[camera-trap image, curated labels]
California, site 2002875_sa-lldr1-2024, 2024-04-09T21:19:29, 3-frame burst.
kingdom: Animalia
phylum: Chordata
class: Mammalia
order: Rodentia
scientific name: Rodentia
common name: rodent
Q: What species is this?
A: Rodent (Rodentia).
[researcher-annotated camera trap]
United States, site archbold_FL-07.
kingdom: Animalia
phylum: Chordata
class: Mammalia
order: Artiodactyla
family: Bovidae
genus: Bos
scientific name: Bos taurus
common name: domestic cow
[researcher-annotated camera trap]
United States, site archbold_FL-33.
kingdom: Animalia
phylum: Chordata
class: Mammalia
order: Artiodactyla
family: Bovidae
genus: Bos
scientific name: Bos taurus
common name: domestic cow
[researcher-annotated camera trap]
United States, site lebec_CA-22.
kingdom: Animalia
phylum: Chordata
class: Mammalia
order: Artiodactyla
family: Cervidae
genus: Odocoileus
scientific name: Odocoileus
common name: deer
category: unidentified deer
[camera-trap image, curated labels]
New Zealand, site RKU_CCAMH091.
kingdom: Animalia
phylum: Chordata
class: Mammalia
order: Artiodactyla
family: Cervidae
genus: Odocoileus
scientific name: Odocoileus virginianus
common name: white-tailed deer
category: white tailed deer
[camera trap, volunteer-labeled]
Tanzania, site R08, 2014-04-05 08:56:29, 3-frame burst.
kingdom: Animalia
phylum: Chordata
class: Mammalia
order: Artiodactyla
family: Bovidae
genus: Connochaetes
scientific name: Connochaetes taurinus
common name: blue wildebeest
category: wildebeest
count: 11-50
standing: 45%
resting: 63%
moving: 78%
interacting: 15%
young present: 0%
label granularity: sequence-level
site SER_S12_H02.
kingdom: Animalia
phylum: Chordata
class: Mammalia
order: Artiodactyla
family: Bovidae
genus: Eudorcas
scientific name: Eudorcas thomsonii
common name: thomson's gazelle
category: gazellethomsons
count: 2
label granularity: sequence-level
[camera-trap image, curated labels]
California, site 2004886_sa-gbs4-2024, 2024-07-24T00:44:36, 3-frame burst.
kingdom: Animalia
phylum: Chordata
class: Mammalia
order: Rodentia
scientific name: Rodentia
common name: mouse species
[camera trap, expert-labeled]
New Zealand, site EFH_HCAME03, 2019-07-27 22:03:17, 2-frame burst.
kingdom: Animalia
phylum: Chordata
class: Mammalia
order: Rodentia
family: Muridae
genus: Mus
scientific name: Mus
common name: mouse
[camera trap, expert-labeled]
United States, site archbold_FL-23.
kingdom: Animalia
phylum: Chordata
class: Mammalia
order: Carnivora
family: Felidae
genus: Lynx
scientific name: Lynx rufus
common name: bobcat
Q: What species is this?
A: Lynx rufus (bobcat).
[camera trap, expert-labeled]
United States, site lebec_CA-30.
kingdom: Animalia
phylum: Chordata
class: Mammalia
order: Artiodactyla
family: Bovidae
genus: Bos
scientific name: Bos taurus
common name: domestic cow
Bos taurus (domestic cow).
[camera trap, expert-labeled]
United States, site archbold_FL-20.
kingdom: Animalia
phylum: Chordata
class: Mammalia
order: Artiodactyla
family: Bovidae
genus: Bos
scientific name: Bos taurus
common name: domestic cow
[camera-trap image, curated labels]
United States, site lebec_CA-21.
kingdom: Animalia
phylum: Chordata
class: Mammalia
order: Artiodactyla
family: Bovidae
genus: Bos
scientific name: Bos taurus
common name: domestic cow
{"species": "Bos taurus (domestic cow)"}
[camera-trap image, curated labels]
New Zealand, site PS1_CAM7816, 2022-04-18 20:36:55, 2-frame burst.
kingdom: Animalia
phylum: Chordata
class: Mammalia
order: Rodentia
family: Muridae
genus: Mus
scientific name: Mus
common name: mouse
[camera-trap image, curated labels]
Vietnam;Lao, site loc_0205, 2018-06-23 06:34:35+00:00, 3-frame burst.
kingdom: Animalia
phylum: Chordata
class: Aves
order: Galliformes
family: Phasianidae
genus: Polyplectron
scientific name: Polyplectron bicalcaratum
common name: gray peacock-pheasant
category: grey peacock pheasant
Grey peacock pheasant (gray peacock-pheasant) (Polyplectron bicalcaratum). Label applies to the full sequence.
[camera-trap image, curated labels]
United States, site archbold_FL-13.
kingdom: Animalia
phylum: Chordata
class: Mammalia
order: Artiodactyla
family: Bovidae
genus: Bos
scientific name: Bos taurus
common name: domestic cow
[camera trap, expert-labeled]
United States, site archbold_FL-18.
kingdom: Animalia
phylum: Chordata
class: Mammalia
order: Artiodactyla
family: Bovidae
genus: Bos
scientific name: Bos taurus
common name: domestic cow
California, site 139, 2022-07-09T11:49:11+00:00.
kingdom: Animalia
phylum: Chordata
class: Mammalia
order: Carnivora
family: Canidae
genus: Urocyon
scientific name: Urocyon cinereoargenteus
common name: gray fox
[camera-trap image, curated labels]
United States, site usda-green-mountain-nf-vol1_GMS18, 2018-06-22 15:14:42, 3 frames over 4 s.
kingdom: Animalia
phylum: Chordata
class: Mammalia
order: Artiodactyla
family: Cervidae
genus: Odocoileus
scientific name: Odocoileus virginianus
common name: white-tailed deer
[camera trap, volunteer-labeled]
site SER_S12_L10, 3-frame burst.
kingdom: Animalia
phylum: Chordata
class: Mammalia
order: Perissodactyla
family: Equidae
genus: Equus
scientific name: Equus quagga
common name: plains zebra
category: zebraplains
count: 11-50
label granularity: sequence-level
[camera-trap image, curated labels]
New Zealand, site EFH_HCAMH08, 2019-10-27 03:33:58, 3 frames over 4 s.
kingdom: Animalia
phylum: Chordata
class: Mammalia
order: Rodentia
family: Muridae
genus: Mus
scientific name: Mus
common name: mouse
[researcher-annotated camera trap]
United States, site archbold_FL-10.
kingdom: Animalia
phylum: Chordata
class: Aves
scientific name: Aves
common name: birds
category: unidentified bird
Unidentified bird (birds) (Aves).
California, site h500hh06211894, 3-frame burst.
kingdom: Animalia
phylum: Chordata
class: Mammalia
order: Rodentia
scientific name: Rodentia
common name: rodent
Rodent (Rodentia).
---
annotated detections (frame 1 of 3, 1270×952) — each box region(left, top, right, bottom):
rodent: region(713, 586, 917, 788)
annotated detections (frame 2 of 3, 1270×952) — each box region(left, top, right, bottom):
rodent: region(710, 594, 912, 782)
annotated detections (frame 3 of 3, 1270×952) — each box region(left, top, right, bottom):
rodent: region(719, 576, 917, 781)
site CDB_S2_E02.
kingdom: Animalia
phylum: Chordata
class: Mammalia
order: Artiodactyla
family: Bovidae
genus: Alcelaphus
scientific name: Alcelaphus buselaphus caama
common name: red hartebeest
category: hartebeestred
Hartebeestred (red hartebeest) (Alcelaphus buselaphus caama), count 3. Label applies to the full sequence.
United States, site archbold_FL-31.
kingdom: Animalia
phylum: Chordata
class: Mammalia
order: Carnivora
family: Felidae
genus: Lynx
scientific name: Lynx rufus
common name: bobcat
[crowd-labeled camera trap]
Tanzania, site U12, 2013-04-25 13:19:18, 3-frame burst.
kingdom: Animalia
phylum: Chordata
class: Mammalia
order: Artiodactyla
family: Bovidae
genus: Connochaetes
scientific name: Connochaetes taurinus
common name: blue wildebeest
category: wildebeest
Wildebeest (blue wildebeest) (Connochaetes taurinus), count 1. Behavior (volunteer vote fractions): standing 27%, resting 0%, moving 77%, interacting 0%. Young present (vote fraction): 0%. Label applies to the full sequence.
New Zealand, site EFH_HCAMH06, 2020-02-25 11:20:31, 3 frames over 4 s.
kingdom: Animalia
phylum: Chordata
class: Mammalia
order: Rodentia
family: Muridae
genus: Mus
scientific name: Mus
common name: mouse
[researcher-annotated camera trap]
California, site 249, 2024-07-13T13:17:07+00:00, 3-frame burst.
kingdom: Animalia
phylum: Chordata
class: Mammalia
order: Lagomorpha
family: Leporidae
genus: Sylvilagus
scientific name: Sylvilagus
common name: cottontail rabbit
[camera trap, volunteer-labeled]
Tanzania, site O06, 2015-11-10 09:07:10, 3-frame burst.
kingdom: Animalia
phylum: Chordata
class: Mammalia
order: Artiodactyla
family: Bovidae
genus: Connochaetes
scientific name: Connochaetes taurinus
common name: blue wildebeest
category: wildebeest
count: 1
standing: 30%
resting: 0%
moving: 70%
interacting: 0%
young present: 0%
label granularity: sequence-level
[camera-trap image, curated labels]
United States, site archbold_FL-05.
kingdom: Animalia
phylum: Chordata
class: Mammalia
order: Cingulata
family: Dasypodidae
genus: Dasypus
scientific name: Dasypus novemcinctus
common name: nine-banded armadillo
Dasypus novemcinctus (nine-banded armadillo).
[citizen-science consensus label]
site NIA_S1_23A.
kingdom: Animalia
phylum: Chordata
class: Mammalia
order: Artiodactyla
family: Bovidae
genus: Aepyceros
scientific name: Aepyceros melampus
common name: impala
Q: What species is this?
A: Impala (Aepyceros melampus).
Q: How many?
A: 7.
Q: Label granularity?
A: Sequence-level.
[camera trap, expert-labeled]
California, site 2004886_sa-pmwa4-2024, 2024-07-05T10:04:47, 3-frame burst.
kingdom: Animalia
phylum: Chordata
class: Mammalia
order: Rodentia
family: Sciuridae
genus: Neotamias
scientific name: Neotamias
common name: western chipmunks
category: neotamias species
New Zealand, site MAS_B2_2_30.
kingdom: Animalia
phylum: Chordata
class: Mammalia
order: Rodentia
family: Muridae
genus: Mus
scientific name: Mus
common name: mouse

+ + + + +

Brief:
Pull every line containing the word "Tanzania" out of the material and copy it.

Response to this task:
Tanzania, site R08, 2014-04-05 08:56:29, 3-frame burst.
Tanzania, site U12, 2013-04-25 13:19:18, 3-frame burst.
Tanzania, site O06, 2015-11-10 09:07:10, 3-frame burst.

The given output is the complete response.